• [EXERCISE]:
Can you reproduce, word for word, the records running from the line that contains "Both silhouette of" through the line that contains "10.6 meters", both of those lines included?

• [MATERIAL FOR THE TASK]:
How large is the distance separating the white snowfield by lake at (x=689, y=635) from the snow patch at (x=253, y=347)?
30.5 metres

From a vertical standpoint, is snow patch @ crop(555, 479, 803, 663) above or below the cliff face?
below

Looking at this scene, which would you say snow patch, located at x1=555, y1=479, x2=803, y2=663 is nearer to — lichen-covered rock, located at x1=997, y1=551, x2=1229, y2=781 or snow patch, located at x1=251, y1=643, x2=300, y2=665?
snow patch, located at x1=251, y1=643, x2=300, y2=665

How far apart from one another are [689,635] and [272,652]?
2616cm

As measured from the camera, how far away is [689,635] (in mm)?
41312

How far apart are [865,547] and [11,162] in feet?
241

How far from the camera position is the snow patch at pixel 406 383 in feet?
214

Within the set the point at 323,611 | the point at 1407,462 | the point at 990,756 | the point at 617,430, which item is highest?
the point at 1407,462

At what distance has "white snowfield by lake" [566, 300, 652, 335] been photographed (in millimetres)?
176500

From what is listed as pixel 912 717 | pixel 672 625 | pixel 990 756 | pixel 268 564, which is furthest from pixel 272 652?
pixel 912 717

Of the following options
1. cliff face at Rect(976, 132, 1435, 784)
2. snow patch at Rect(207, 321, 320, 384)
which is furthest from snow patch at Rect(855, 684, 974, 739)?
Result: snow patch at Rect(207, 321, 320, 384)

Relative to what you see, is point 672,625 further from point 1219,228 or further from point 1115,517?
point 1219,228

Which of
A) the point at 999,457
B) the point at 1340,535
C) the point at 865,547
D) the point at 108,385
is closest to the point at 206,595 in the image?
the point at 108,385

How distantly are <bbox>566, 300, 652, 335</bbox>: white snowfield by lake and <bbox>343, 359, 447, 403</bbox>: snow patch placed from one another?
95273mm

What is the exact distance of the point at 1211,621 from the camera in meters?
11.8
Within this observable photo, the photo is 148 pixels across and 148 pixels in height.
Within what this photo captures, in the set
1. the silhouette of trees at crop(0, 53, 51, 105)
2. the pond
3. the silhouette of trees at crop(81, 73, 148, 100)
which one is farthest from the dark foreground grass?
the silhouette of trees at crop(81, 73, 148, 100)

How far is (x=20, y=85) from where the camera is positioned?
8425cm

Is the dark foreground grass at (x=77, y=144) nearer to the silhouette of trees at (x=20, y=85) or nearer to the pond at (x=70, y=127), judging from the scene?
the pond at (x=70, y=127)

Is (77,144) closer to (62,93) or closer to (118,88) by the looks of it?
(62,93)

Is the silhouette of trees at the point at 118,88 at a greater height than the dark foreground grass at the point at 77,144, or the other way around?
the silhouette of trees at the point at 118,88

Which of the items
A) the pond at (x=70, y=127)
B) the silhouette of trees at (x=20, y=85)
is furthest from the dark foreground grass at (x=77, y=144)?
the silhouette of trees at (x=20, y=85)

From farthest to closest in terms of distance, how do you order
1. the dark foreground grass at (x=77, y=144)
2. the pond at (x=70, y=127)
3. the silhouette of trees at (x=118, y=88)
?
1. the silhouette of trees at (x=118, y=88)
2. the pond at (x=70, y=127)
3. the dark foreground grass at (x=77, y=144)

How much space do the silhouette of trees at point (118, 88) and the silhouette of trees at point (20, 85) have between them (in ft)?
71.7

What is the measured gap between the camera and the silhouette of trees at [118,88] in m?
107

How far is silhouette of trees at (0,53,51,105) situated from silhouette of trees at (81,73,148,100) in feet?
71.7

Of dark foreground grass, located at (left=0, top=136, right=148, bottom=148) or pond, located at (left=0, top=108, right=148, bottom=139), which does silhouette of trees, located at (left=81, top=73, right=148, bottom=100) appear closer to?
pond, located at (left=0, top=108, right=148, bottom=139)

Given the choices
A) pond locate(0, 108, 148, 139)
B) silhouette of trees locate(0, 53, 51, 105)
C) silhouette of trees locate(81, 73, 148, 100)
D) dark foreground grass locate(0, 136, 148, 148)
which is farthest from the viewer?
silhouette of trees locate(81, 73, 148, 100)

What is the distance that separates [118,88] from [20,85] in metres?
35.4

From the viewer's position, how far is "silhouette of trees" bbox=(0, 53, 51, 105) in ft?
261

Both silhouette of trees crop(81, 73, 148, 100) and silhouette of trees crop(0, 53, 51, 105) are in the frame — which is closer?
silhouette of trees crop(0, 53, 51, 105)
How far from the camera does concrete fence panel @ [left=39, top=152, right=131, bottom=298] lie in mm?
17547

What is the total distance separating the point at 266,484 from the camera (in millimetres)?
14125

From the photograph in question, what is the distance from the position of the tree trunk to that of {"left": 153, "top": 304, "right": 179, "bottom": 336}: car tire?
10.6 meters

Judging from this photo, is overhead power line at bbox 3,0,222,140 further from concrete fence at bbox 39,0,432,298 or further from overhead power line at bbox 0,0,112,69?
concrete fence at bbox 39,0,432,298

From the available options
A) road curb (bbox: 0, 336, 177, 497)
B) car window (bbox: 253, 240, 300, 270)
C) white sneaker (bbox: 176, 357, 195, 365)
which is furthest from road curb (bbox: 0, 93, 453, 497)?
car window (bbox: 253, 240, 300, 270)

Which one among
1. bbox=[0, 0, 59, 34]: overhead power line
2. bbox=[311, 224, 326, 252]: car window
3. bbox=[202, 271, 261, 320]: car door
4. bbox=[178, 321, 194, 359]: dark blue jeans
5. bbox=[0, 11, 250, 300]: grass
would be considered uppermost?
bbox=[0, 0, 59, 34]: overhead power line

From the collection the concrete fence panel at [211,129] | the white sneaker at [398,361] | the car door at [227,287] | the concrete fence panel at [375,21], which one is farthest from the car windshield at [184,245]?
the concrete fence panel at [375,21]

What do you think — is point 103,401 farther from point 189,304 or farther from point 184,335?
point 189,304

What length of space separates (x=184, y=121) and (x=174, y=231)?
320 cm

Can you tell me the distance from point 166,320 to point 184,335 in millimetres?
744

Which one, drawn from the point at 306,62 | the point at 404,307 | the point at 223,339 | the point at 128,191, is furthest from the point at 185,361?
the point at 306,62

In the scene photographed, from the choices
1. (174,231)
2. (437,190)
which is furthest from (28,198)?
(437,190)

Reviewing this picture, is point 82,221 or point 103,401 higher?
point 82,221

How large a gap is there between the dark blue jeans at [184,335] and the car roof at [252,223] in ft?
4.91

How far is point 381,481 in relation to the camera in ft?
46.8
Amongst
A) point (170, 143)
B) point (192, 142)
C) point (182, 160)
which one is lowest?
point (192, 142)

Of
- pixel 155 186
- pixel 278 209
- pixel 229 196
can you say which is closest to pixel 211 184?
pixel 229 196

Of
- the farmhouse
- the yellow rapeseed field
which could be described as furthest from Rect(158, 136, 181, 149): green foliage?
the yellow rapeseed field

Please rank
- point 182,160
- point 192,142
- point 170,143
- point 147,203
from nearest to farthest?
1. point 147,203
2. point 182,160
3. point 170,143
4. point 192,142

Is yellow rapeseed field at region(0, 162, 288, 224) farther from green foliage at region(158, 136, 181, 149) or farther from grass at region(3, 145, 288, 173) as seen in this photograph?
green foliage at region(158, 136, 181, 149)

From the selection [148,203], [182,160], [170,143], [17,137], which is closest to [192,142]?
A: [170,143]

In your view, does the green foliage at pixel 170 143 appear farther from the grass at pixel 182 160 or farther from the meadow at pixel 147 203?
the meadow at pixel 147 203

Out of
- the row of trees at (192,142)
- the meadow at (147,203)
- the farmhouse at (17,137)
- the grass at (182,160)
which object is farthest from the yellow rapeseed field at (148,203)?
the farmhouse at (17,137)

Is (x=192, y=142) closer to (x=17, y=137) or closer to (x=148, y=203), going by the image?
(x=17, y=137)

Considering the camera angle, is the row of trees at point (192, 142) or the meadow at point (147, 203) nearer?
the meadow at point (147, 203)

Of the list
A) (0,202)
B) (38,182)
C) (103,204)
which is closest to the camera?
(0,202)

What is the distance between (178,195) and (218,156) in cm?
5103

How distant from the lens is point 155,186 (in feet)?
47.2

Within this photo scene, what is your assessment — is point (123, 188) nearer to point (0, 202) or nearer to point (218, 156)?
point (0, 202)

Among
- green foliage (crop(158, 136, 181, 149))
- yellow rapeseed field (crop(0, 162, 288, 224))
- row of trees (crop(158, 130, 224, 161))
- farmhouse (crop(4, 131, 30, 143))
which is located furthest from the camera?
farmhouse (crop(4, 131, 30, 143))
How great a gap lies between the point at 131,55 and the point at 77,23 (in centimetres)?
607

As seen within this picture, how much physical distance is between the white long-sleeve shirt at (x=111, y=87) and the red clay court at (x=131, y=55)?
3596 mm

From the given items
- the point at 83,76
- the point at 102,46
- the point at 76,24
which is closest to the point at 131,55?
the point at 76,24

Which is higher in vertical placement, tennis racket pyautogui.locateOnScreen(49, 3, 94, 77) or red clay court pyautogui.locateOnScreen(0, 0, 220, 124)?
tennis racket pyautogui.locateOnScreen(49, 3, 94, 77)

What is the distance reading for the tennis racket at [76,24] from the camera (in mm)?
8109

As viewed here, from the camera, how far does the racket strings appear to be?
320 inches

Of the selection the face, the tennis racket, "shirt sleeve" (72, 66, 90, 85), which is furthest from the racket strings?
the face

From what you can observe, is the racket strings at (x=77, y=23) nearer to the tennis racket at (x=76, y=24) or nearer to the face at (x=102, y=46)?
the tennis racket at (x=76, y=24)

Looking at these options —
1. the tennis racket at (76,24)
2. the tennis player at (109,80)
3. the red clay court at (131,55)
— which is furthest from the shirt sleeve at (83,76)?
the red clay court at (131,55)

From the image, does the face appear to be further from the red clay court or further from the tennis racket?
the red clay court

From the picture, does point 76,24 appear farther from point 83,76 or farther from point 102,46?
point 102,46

• [PROBLEM SOLUTION]:
Both silhouette of trees crop(81, 73, 148, 100) and silhouette of trees crop(0, 53, 51, 105) are in the frame — which is closer?
silhouette of trees crop(0, 53, 51, 105)
How far from the camera does concrete fence panel @ [left=39, top=152, right=131, bottom=298] lie in mm?
17547

What is the total distance separating the point at 266,484 from the camera (in millimetres)?
14125

From the photograph in question, what is the distance from the position of the tree trunk to that of {"left": 153, "top": 304, "right": 179, "bottom": 336}: car tire?
10.6 meters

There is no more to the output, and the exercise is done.